Le 1er ministre s’est adressé à la promotion des X en les engageant à jouer collectif :
Le jour venu soyez des dirigeants éclairés et ouverts. Ne cherchez pas à vous entourer uniquement des gens qui vous ressemblent. La diversité des points de vue, des cultures, des tempéraments est une richesse pour toutes les organisations dans lesquelles vous serez amenés à exercer vos talents … La sélection n’est pas une fin en soi … Votre gloire sera celle de la réussite collective.
Selon l’article, cette remarque « a fait mouche ». Mais pourquoi donc a-t-elle fait mouche ?
Lire l’extrait de l’article en bas de page.
Évidement je n’étais pas au milieu de cette assemblée et donc je ne peux que faire des hypothèses sur pourquoi « ça a fait mouche ».
A quoi est formé un Polytechnicien ? Sur le site de l’école Polytechnique, dans le rubrique « Missions » on peut lire :
L’École Polytechnique a pour mission de former des hommes et des femmes capables de concevoir et de mener des activités complexes et innovantes au plus haut niveau mondial, en s’appuyant sur une culture à dominante scientifique d’une étendue, d’une profondeur et d’un niveau exceptionnels, ainsi que sur une forte capacité de travail et d’animation.
Esprits brillants qui savent « concevoir et mener » en s’appuyant sur « une culture à dominante scientifique ».
Là où « ça fait mouche » c’est que dans la complexité de l’entreprise d’aujourd’hui il faut surtout savoir : associer, partager, embarquer, fédérer. Y sont-ils suffisamment bien préparés ?
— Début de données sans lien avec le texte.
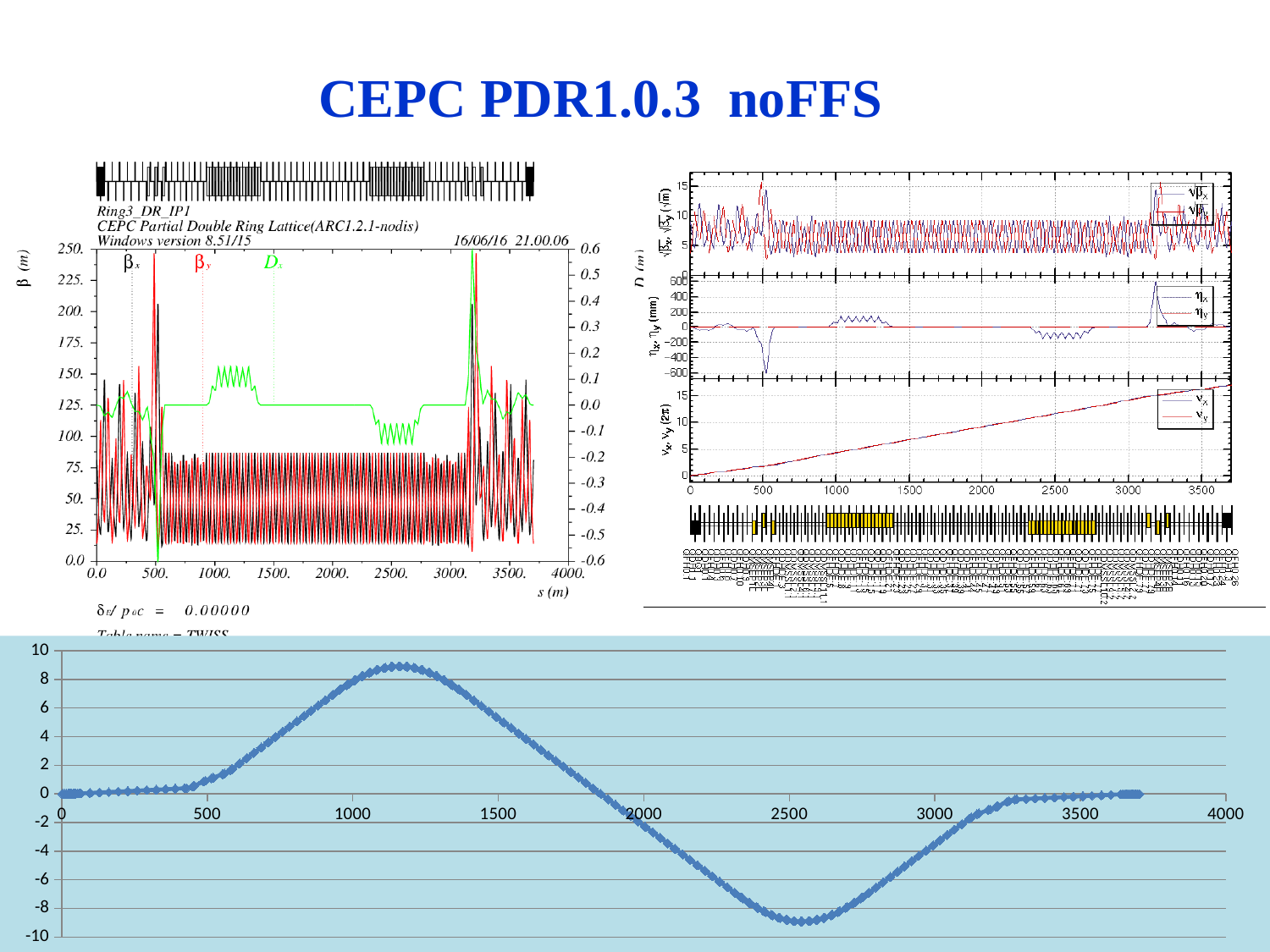
In the middle panel of the top-right chart, is the ηx value near s = 500 greater or less than -400? less What kind of chart is the bottom chart on the slide? line chart In the bottom chart, is the value at x = 2500 greater or less than -8? less In the bottom panel of the top-right chart, do the νx and νy curves rise or fall as s increases from 0 to 3500? rise In the top-left chart, how many series are listed in the legend? 3 In the bottom chart, what is the highest tick value shown on the y axis? 10 In the bottom chart, does the curve rise or fall between x = 500 and x = 1000? rise In the bottom chart, is the value at x = 1150 greater or less than 8? greater In the top-left chart, what is the label of the x axis? s (m) In the bottom chart, does the curve rise or fall between x = 1500 and x = 2500? fall In the top-left chart, what is the maximum value shown on the left y axis (β)? 250.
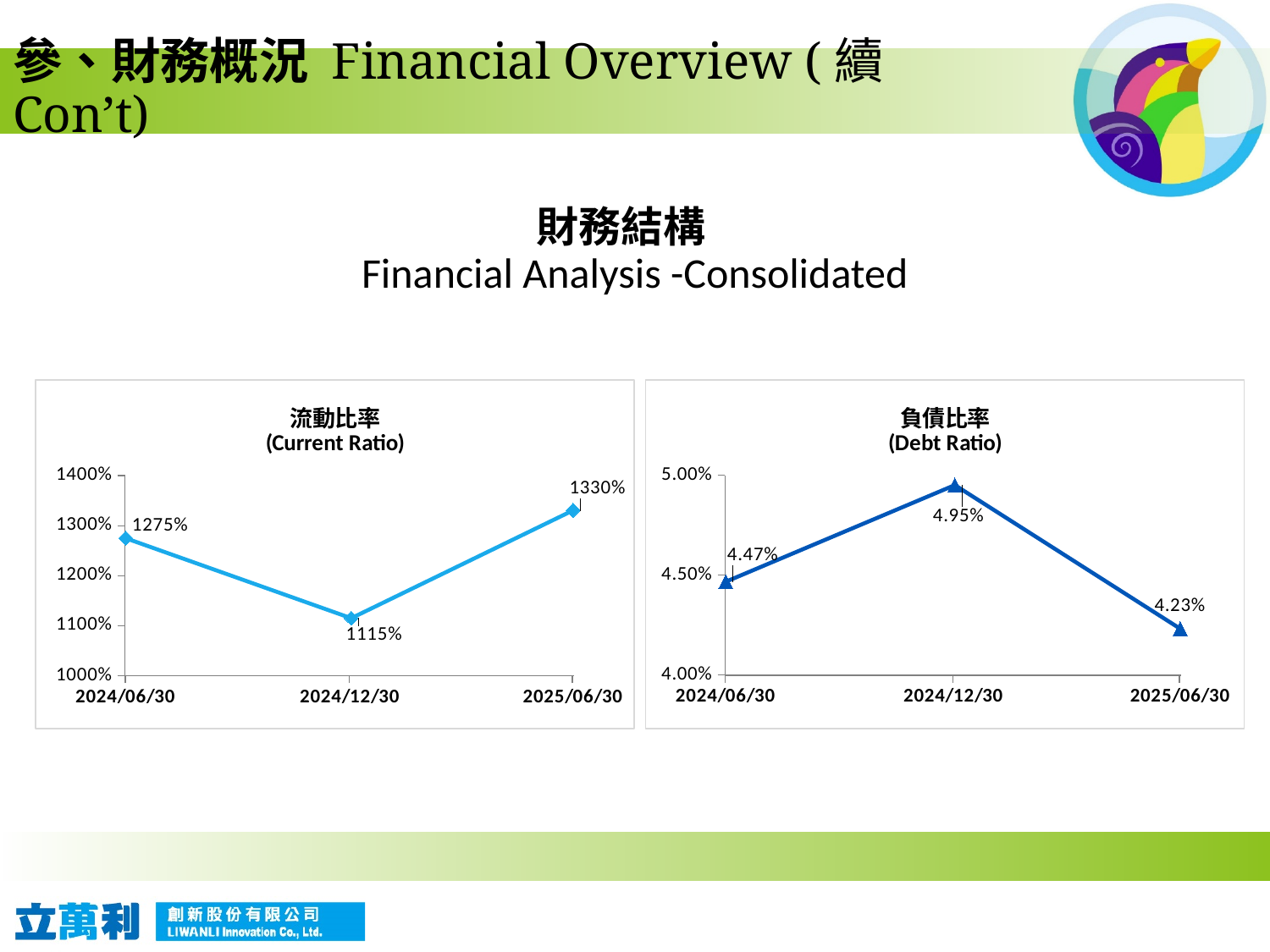
In the Debt Ratio chart, what is the value for 2024/12/30? 4.95% What kind of chart is the Debt Ratio chart? line chart In the Current Ratio chart, which date has the lowest value? 2024/12/30 In the Current Ratio chart, what is the difference between the values for 2025/06/30 and 2024/12/30? 215% In the Current Ratio chart, which date has the highest value? 2025/06/30 In the Debt Ratio chart, what is the difference between the values for 2024/12/30 and 2024/06/30? 0.48% In the Debt Ratio chart, which date has the lowest value? 2025/06/30 How many data points are plotted in the Current Ratio chart? 3 In the Debt Ratio chart, what is the value for 2025/06/30? 4.23% In the Debt Ratio chart, is the value for 2024/06/30 larger or smaller than the value for 2025/06/30? larger In the Current Ratio chart, what is the value for 2024/06/30? 1275% In the Current Ratio chart, what is the value for 2024/12/30? 1115%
Un exemple pour illustrer le risque du « concevoir et mener » dans un environnement hyper complexe : le syndrôme que j’appelle « Monsieur Plus ». Quand l’entreprise se trouve face à une difficulté, la tendance du « concepteur / meneur » brillant est de se dire qu’il manque quelquechose. Qu’il faut imaginer une « solution ». Réflexe mécaniste (tout problème a une cause qu’il suffit d’identifier et résoudre) qui pousse à un empillement de procédures, process, organisations, matrices, reporting, comités, … Dans lesquels tout le monde se perd, sauf ceux qui les ont conçus !
Et encore, comme chaque nouveauté vient s’ajouter à un millefeuille existant – que des dirigeants récemment arrivés ne peuvent bien sûr pas connaître – et bien personne ne maîtrise l’engin ! Sorte de « golem d’organisation » qui avance de lui même. Mais qui se soucie de l’utilisation réelle du temps de l’individu sur le terrain ? De sa capacité à comprendre et faire tout ce qu’on attend de lui ? De la pertinence de l’équilibre entre faire son métier et en rendre compte ?
Il s’agit moins de concevoir et mener que de clarifier (« désencombrer ») et fédérer.